Perhaps it’s part of the general lack of attention to detail these days. Or maybe it’s the internet with its highly creative and sometimes confusing design of punctuation marks. Or millennial insouciance. Whatever the reason, most PR and marketing communication writers confuse the dash and hyphen. They mostly use hyphens where dashes should go. Not good!Hyphen or DashWhy? Because the misuse lowers the readability of the documents in which they occur. And that goes triple these days because parenthetical pauses (i.e., ellipses, dashes, parentheses, brackets) are used so cavalierly. 

Why hyphens?

Hyphens are used to join words. They’re always shorter than dashes. They indicate:

  • Words with a combined meaning (heart-warming spectacle, five-year-old).
  • Words linked in the sentence’s grammar (pick-me-up drink, erosion-carved cliffs).
  • Words continued from one line to the next on a page or in a column:
  • Words missing an implied element (The changes are both short- and long-term).
  • I used bullets in this list because it’s easy to do from my computer’s style bar, but for technical and aesthetic reasons, the Associated Press Stylebook and therefore most newspapers and magazines require dashes in place of bullets. For example:

-- Abbreviate the month in complete dates, e.g. Aug. 16, 2018, and write out the month when there is no day, e.g., August 2018.-- Headline style is initial cap letter, everything else lower case except proper nouns and the first word after a colon, e.g., “Writing is easy says Prof. Bates: But only if you practice.”

Improper use of hyphens

  • “I said I was leaving-despite his insistence I stay-and I left.”  The correct mark should be dashes, which would separate the words so they’re easier to read and understand. And with the added space on either side per AP style.

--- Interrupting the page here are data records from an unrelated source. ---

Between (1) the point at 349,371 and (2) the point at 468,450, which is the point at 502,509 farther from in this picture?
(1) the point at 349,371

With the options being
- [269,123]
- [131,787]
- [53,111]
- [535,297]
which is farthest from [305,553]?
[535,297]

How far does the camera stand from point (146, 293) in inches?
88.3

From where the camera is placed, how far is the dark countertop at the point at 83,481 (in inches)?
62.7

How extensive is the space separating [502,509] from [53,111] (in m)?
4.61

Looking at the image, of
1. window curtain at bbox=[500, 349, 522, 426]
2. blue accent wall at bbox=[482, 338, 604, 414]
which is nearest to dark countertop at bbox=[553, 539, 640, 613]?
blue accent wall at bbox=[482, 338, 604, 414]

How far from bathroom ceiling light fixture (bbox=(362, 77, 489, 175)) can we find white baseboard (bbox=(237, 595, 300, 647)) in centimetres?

“I said I was leaving – despite his insistence I stay – and I left.” 

Why dashes?

Dashes are used to:

  • Indicate an abrupt break or pause in a sentence:
    • “He crushed the ball – the crowd’s roar was deafening – and watched it sail out of the park as he casually ran the bases.”
    • “She paused and added – her lips trembling – I don’t know what to say.”
    • “I want to make this clear as crystal – I quit!”

Proper use of dashes

The dash comes in two forms: the En dash ( – ) and Em dash (—), named for the length of a typeface's lower-case “n” and upper-case “M” respectively. En dashes typically have spaces around them (if they didn’t, they would look like hyphens) and Em dashes usually don’t. They “run in.”The AP Stylebook requires spaces around either dash if used parenthetically. So does The New York Times Manual of Style and Usage.  The Canadian Elements of Typographic Style recommends the spaced En dash, arguing that the length and visual magnitude of the Em dash “belongs to the padded and corseted aesthetic of Victorian typography.”Academically focused American sources such as The Chicago Manual of Style and the Publication Manual of the American Psychological Association (APA) say the Em dash shouldn’t be surrounded by spaces, but PR and marketing communication writing is not academic writing.  (I didn’t hyphenate “Academically focused” because it’s not AP or NYTimes style; the “ly” acts as the hyphen. 

What to do from now on?

Most important, know the difference between a dash and a hyphen, and use them correctly to make what you write more readable and emphatic.As PR/Marcomm writers, we should follow the AP Stylebook. It’s our industry’s standard because so much of what we write is media-oriented and based on fundamental journalistic principles and practices since PR became a management function over 100 years ago.For me, spaces on either side of dashes – like so – make the intended emphasis easier to identify, therefore easier for our readers to comprehend. What better reason to get “spacey” from now on when we write?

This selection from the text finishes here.